I had the head skimmed on my 85 SPG a few years ago when the head gasket blew and the head warped. My fuel economy and low end power have suffered ever since. The cams were retarded by a few degrees because of the head skim but it took me a long time to figure out that this was causing a power drop. The car ran ok but off boost low and mid range power was not acceptable for a daily driver. Power was also a little flat under boost until it reached the higher rpms where the power picked up and didn't trail off at redline. For a daily driver the lack of low end torque was unacceptable and just not as enjoyable. I installed DrewP's adjustible and indexable cam gears (http://www.saablink.net/forum/showthread.php?t=47799) yesterday. The indexing feature is absolutely fantastic. I was able to dial in exactly 2 degrees of cam advance to bring the timing marks to the stock setting. The car is now much more enjoyable to drive because it actually has some torque, and it requires less effort to get up to speed, fuel economy should also be improved. The cam gears are well made and precise and having the ability to index the cams precisely is what makes these cam gears brilliant. I would highly recommend these if you have the head skimmed. They should be fun to play around with too.

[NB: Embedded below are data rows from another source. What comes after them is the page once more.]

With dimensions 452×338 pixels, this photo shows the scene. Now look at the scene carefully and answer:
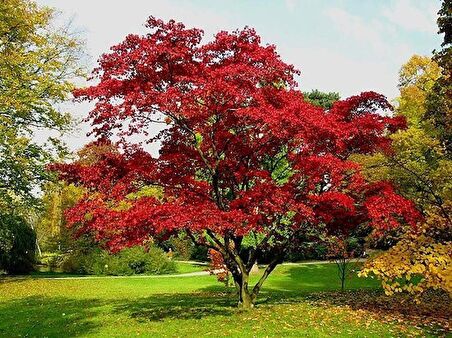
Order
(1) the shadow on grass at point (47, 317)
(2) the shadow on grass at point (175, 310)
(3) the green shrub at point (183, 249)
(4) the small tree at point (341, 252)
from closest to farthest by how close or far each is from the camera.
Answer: (1) the shadow on grass at point (47, 317), (2) the shadow on grass at point (175, 310), (4) the small tree at point (341, 252), (3) the green shrub at point (183, 249)

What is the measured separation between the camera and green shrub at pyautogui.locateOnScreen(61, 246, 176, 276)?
3231cm

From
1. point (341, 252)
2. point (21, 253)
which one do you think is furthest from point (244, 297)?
point (21, 253)

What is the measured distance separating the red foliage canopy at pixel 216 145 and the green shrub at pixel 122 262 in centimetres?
2212

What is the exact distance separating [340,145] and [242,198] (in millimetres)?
2768

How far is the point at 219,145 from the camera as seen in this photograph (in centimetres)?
1137

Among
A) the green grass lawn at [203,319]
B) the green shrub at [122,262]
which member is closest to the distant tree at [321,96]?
the green shrub at [122,262]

Great work Drew!
Different thickness head gaskets are not available unless you go for copper, but then you have to mess with o-ringing the block/head and I'm not even sure if anyone makes them anymore.

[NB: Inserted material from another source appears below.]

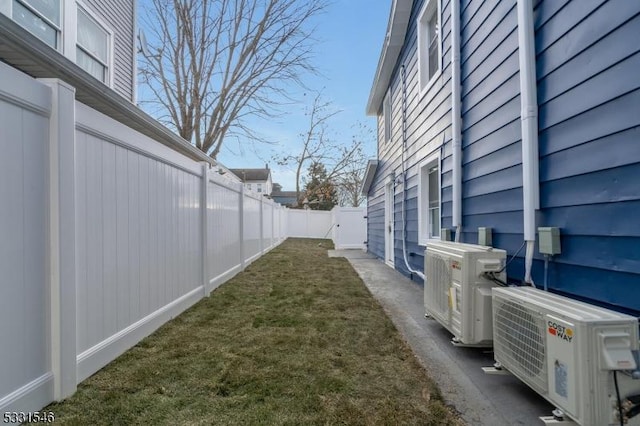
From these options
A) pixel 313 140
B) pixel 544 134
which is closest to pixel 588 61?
pixel 544 134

A 'regular' fiber head gasket has metal inserts around the cylinder bores - they're sort of like U-shaped rings. When you torque the cylinder head down the little 'U's' crush down, and the crush tension is what seals the cylinder bores to the head so that the combustion chambers hold pressure. This is also why head gaskets aren't reuseable - once the crush ring is crushed it won's seal again if you take the tension off.
With a copper head gasket the whole gasket it copper, so there is no crush ring to seal the cylinders, so you have to add in a feature to create the seal. 'O-ringing' the block means you machine in a little groove around the top corner of the cylinder, and install a little metal ring that will 'cut' into the soft copper gasket material, and creates the seal. This is why copper gaskets are reuseable, but getting it all lined up again can be a headache, plus you have the extra expense of the machine work to install the o-ring seals.
Thank you for the explanation.
Only thing I don't understand is why the copper gasket is reusable. Once the metal rings press a groove in the copper the gasket shouldn't be good for another use in theory.
Has anyone put a copper gasket on a B202 ?
Just use a stock gasket. Always hard to seal the coolant/ oil passages with copper. Unless you require something that will seal a 94mm bore etc.
Cometic installed exactly as they instructed. We went back to a stock one and worked perfect. Unless we can get 100 orders and get them to make custom bore MLS gaskets like the 2x5 motors no need.